Implementation of the Cylinder-Bell-Funnel experiment in:

Kreogh and Lin, Clustering of time-series subsequences is meaningless: implications for previous and future research, KAIS, 2005.

set.seed(1234)

Create data

Create the patterns used in the paper.

pattern1 <- rep(0, 128)
pattern1[31:90] <- (1:60)/6
plot(pattern1, type = "l")

pattern2 <- rev(pattern1)
plot(pattern2, type = "l")

pattern3 <- rep(0, 128)
pattern3[31:90] <- 10
plot(pattern3, type = "l")

patterns <- list(pattern1, pattern2, pattern3)

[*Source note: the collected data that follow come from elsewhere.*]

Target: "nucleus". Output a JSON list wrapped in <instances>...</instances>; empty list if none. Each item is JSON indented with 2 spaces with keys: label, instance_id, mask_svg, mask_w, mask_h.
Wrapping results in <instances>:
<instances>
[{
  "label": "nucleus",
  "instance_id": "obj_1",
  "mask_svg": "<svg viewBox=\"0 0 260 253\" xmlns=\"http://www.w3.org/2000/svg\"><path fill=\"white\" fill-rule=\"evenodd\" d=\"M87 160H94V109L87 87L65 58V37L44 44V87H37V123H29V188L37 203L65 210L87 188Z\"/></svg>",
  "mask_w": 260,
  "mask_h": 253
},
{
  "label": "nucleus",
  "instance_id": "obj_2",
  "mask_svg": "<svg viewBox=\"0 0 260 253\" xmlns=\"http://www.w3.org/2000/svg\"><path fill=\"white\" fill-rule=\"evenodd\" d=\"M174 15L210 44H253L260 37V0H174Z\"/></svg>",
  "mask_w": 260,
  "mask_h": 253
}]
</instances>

take <- sample(length(patterns), 90, replace = T)

y <- patterns[take]
y <- t(sapply(y, I))

add noise

y <- y + rnorm(0, sd = 2, n = length(y))

plot(y[1,], type="l")

plot(y[2,], type="l")

plot(y[3,], type="l")

Whole sequence clustering

cl <- kmeans(y, centers = 3, nstart = 10)

Look at the centroids (black) and the assigned patterns (grey).

old.par <- par(mar=c(0,2,0,0), mfrow=c(3,1))
for(i in 1:3) {
  plot(cl$centers[i,], type="l", ylim = c(-5,20))
  for(j in which(cl$cluster==i)) lines(y[j,], col="gray")
  lines(cl$centers[i,], lwd=2)
}

par(old.par)

Note: Whole sequence clustering works as expected.

Subsequence clustering

y2 <- as.vector(t(y))
plot(y2[1:1000], type = "l")

window.size <- 128
y.window <- t(sapply(1:(length(y)-window.size), 
  FUN = function(i)
  window(y2, i, i+window.size-1)))

dim(y.window)
## [1] 11392   128

look at some consecutive windows.

plot(y.window[1,], type="l")
for(i in 2:5){ lines(y.window[i,], type="l", col = "grey") }

cl <- kmeans(y.window, centers = 3, nstart = 10)
## Warning: Quick-TRANSfer stage steps exceeded maximum (= 569600)

## Warning: Quick-TRANSfer stage steps exceeded maximum (= 569600)

## Warning: Quick-TRANSfer stage steps exceeded maximum (= 569600)

## Warning: Quick-TRANSfer stage steps exceeded maximum (= 569600)

## Warning: Quick-TRANSfer stage steps exceeded maximum (= 569600)

## Warning: Quick-TRANSfer stage steps exceeded maximum (= 569600)

## Warning: Quick-TRANSfer stage steps exceeded maximum (= 569600)

plot of the centroids from the paper.

plot(cl$centers[1,], type = "l")
lines(cl$centers[2,], type = "l", col = "red")
lines(cl$centers[3,], type = "l", col = "blue")

Look at the centroids (black) and the assigned patterns (grey).

old.par <- par(mar=c(0,2,0,0), mfrow=c(3,1))
for(i in 1:3) {
  plot(cl$centers[i,], type="l", ylim = c(-5,20))
  for(j in sample(which(cl$cluster==i), 50)) lines(y.window[j,], col="gray")
  lines(cl$centers[i,], lwd=2)
}

par(old.par)

try 5 clusters instead

cl <- kmeans(y.window, centers = 5, nstart = 10)
## Warning: Quick-TRANSfer stage steps exceeded maximum (= 569600)

## Warning: Quick-TRANSfer stage steps exceeded maximum (= 569600)

## Warning: Quick-TRANSfer stage steps exceeded maximum (= 569600)

## Warning: Quick-TRANSfer stage steps exceeded maximum (= 569600)
old.par <- par(mar=c(0,2,0,0), mfrow=c(5,1))
for(i in 1:5) {
  plot(cl$centers[i,], type="l", ylim = c(-5,20))
  for(j in sample(which(cl$cluster==i), 50)) lines(y.window[j,], col="gray")
  lines(cl$centers[i,], lwd=2)
}

par(old.par)

Conclusion: Subsequence clustering does not work this way. The clustering just discretizes the signal into k evenly spaced positions where a mixture of all three patterns has their peak. We would need to replace the moving window identifying the begining and the end of the patterns that we want to cluster.